*DOCUMENT SECTION*:

::::::::

Figs. 22(a) and 22(b) are a side view and a cross-sectional view taken along line A - A in Fig. 22(a), respectively, of the cylindrical ring reconnected by resin after being the cut off.
Figs. 23(a) and 23(b) are schematic views illustrating the arrangement of the holes and gaps between two adjacent hole lines when a cylindrical ring with beads having a large number of holes is cut off in the circumferential direction.
Figs. 24(a) and 24(b) are cross-sectional views before and after molding, respectively, illustrating a method for manufacturing a cylindrical ring with beads by electromagnetic forming.
Figs. 25(a) to 25(d) illustrate methods for producing base rings.

Best Mode for Carrying Out the Invention

Methods for manufacturing a cylindrical ring with beads according to the present invention and the resultant cylindrical ring with the beads will now be described in detail with reference to Figs. 1 to 25.
A base ring 1 shown in Fig. 1 is formed by roll-bending a plate of, for example, an aluminum alloy and by butt welding the ends. A reference numeral 2 denotes a connecting portion formed by the butt welding.

::::::::

*DATASET SECTION*:

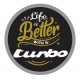 Life is better style
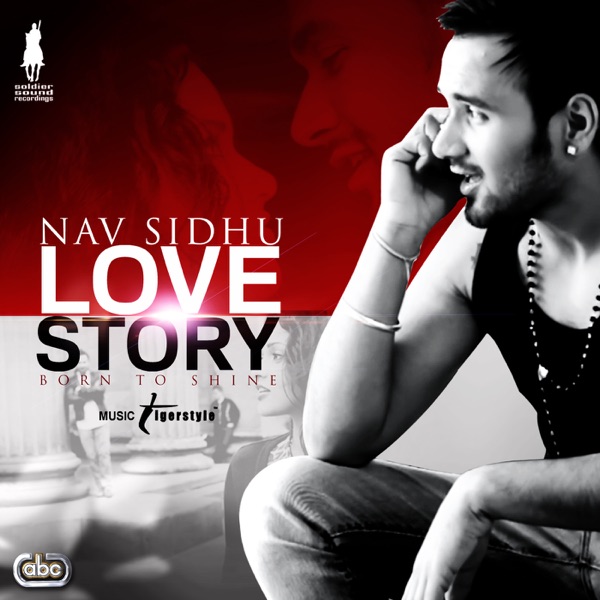 Love Story (feat. Tigerstyle) - Single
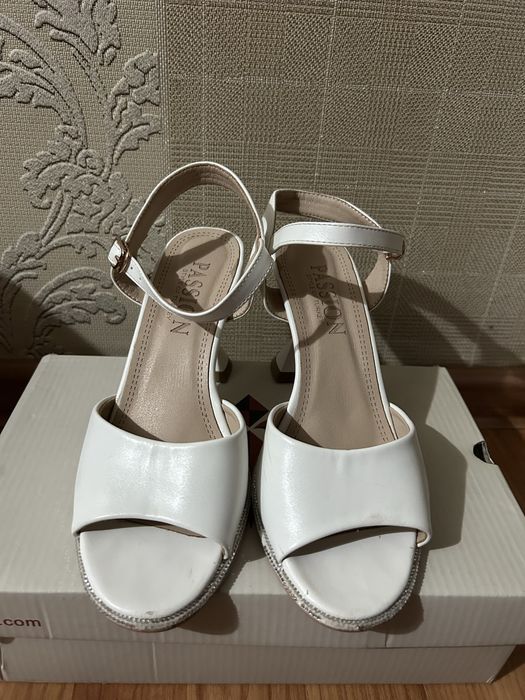 Туфли по 5000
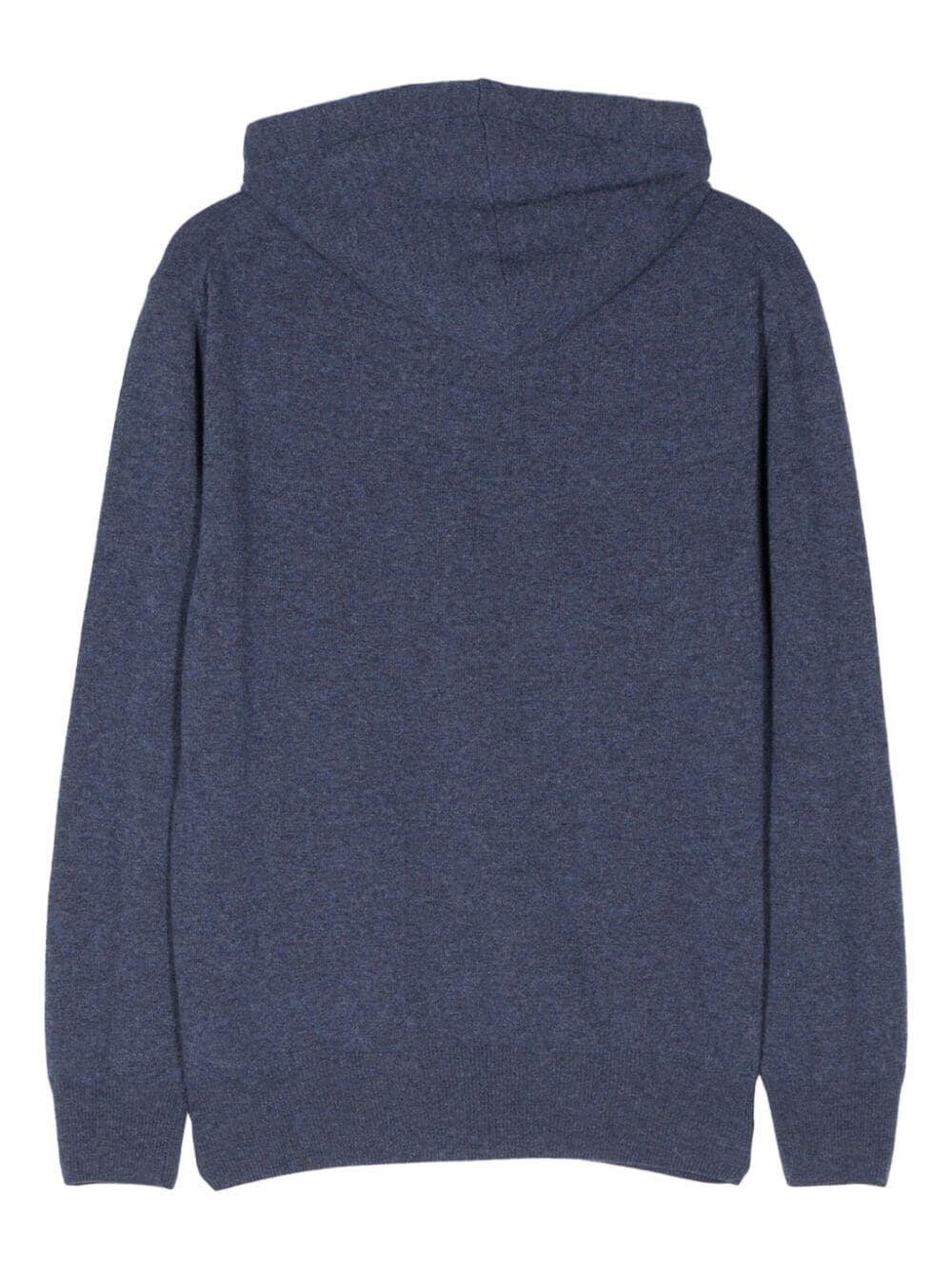 Altea Hooded Sweater Latest fashion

::::::::

*TASK INSTRUCTIONS*:
1. In the passage on manufacturing cylindrical rings with beads, how is the base ring shown in Fig. 1 formed?
2. Write the next part of the passage on manufacturing cylindrical rings with beads, picking up after its final sentence.

*PER-TASK ANSWERS*:
1. By roll-bending a plate of, for example, an aluminum alloy and butt welding the ends.

2.
Fig. 3 illustrates a method for molding the base ring 1 by electromagnetic forming (flaring). In Fig. 3(a), a metal mold 6 is disposed adjacent to the outer circumference of the base ring 1, and has a molding face in the inner circumference and grooves 3 to 5 for forming beads on the molding face along the circumferential direction. A coil component 7 for electromagnetic forming is disposed adjacent to the inner circumference of the base ring 1. The molding face of the metal mold 6 is substantially rotationally symmetrical with respect to the central axis (although the molding face is not rotationally symmetrical with respect to the central axis in the strict sense of the word due to, for example, vents 11 (described below), the molding face can be substantially regarded to be rotationally symmetrical with respect to the central axis in terms of the functionality), and is substantially symmetrical with respect to a plane vertical to the axial direction at the central position of the axial direction. Moreover, the central position of the molding face of the metal mold 6 in the axial direction corresponds to that of the base ring 1 in the axial direction. Small gaps are provided between the outer circumference of the base ring 1 and the inner circumference of the metal mold 6, and between the inner circumference of the base ring 1 and the coil component 7.
The metal mold 6 is desirably composed of a metal with low electrical conductivity such as stainless steel. Materials other than metals, for example, structural materials having no electrical conductivity such as fiber-reinforced plastic or bakelite can also be employed. The grooves 3 to 5 formed on the molding face (inner circumference) of the metal mold 6 extend in the radial direction, and are undulated abreast with each other. Ends of the grooves 3 and 5 are connected to parallel end portions 8 and 9 of the molding face, respectively. Moreover, a large number of vents 11 for degassing are formed in bottom portions of the grooves 3 to 5 along the circumferential direction. The vents 11 may be long slits formed along the circumferential direction. The coil component 7 is formed of a molding coil 7a embedded in an electrical insulator.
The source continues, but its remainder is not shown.